Recently, I received in the mail a notification about a class action lawsuit regarding the prescription drug modafinil. Anyone who bought modafinil between 2006 and 2012 it is entitled to receive money from a settlement in the lawsuit. I have had a modafinil prescription for several years and, no doubt, I am entitled to participate in the settlement and receive some amount of money from it. I wonder, though, how they found out about my prescription. Medical records are supposed to be highly confidential. In many instances, it’s like pulling hen’s teeth when I want to get information from my own records. How did some lawyers I’ve never heard of get my name and address as a person who has bought modafinil? How did they do it without my knowledge? I suppose my modafinil prescription is now a matter of public record, since the lawyers involved in the settlement are no doubt required to file with the court a statement certifying that they gave notice of the settlement to a list of named people who were determined to have been modafinil users or purchasers.

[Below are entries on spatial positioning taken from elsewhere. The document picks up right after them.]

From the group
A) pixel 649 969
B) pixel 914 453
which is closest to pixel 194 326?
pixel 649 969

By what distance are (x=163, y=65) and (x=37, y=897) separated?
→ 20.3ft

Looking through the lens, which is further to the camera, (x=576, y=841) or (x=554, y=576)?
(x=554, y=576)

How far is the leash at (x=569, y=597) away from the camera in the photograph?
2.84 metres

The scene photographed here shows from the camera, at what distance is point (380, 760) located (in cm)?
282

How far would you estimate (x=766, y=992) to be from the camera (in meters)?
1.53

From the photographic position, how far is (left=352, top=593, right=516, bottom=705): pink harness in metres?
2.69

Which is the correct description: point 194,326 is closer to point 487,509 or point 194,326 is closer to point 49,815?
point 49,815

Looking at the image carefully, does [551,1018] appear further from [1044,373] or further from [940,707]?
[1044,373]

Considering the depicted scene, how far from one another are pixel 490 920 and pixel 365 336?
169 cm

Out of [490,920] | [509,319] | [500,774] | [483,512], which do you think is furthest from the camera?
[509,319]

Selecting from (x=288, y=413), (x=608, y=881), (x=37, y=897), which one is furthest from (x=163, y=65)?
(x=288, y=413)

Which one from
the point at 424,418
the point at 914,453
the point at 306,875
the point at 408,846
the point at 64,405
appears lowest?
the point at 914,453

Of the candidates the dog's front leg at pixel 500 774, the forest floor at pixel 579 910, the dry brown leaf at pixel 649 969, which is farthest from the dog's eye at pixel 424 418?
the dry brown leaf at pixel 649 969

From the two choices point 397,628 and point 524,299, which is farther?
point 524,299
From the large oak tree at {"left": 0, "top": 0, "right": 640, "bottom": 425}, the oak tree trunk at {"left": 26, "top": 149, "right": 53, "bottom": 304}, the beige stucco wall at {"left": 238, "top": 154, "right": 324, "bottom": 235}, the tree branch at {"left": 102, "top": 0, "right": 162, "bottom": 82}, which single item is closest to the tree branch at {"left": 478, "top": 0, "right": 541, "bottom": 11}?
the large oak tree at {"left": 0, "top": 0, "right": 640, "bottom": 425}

I’m not sure which is more unsettling, that I got overcharged for the drug, or that lawyers I don’t know were able to find out I used or bought a certain drug.

Happy Birthday Magna Carta

No, Magna Carta is not the melted rock that comes out of volcanoes, but it is a bedrock of Western society and a major ingredient in the documents that formed the foundation of the United States of America. If you don’t know what Magna Carta is, or even if you do know what it is, then go here and read. This year is its 800th birthday. It wouldn’t be a bad time to also read the documents our founding fathers crafted to form this nation (you know – Declaration of Independence, Constitution, Bill of Rights), and to ponder whether, and how far, our government has strayed from the guarantees they vested in the citizens of this nation. These documents are supposed to protect us from a government that has become too powerful for our own good. That rumbling you’ve been hearing in the background is our Founding Fathers spinning in their graves wondering when we’re going to notice. Liberals, of course, would be quick to point out that it wasn’t the citizens who made the King sign Magna Carta for the benefit the lower and middle classes but, rather, the barons for the benefit of the rich folks.

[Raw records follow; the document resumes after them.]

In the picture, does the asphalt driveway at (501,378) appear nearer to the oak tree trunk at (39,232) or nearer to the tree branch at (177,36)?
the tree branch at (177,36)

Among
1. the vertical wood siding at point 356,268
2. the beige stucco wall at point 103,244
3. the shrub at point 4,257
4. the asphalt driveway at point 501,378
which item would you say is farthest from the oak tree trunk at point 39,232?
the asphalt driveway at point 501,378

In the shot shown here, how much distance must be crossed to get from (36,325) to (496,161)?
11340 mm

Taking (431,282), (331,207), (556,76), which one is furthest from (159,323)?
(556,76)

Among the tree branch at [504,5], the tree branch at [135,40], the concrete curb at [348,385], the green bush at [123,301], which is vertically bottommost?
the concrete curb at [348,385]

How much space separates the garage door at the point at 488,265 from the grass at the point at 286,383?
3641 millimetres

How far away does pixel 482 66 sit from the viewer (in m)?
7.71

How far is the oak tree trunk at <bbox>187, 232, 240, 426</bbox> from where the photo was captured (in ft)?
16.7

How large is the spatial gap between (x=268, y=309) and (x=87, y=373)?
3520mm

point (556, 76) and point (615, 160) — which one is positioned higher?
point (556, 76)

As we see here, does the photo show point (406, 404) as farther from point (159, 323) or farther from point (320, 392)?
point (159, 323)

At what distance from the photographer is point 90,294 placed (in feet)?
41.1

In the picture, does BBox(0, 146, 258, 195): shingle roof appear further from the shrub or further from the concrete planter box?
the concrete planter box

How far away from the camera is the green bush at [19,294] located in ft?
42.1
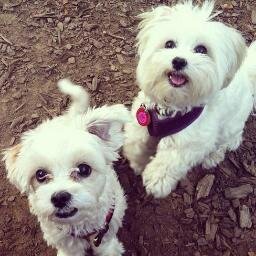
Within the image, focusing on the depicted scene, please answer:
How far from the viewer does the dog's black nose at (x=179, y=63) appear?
3.46m

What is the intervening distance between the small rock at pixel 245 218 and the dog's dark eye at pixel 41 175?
2.18m

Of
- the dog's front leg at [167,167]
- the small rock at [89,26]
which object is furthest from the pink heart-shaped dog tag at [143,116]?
the small rock at [89,26]

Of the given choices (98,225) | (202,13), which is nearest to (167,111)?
(202,13)

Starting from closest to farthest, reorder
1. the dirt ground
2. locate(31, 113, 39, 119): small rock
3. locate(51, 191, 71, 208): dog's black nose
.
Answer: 1. locate(51, 191, 71, 208): dog's black nose
2. the dirt ground
3. locate(31, 113, 39, 119): small rock

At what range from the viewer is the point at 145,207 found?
4645 millimetres

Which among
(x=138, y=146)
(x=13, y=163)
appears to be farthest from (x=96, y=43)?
(x=13, y=163)

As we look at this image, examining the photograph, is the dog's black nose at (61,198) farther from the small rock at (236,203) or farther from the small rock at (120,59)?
the small rock at (120,59)

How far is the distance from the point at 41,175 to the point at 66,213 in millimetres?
305

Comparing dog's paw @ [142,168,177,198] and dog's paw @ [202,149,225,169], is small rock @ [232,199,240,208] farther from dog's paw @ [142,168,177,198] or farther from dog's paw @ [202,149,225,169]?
dog's paw @ [142,168,177,198]

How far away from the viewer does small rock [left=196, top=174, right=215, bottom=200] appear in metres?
4.72

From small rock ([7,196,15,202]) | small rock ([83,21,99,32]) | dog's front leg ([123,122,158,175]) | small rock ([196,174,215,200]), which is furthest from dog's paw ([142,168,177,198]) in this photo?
small rock ([83,21,99,32])

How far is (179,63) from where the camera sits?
11.4ft

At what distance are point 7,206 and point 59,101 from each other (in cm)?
123

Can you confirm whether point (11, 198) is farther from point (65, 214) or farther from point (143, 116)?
point (65, 214)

I stopped at the post office this morning to pick up mail. When I got out of the car, I noticed that the lanyard on the flagpole had apparently slipped and the US flag was on the ground. As I approached, at least six people looked at it and walked on by. When I got to it, I picked it up and hung it on the hook, went inside and told a postal employee about it. They immediately got somebody out to re-raise the flag.

The people who just walked past the flag on the ground really got to me. My thoughts turned from them to the people I’ve seen toss empty cups, hamburger wrappers, and other trash out the window of their car. Then I thought about the people I’ve seen kick trash on a sidewalk instead of picking it up and putting it in a trash container two or three feet away. Then I thought about, well, I’ll just say my mind didn’t run short of more examples along the same lines.

Ultimately, though, my thoughts turned to the founding fathers. I’ve often thought they must be turning over in their graves with what’s become of the government. But, this time, I thought they must be turning over in their graves with what’s become of the citizens they created this country for.

“The flag should never touch anything beneath it, such as the ground, the floor, water, or merchandise.” – United States Code Title 4 Chapter 1 (The Flag Code), §8.b.

Article about the Betsy Ross Flag. I haven’t personally verified the information, but you might find it interesting. I found it interesting to ponder the possibility that it might’ve been six-point stars rather than five-point, inasmuch as six-point stars now seem to be viewed by many people as a jewish symbol.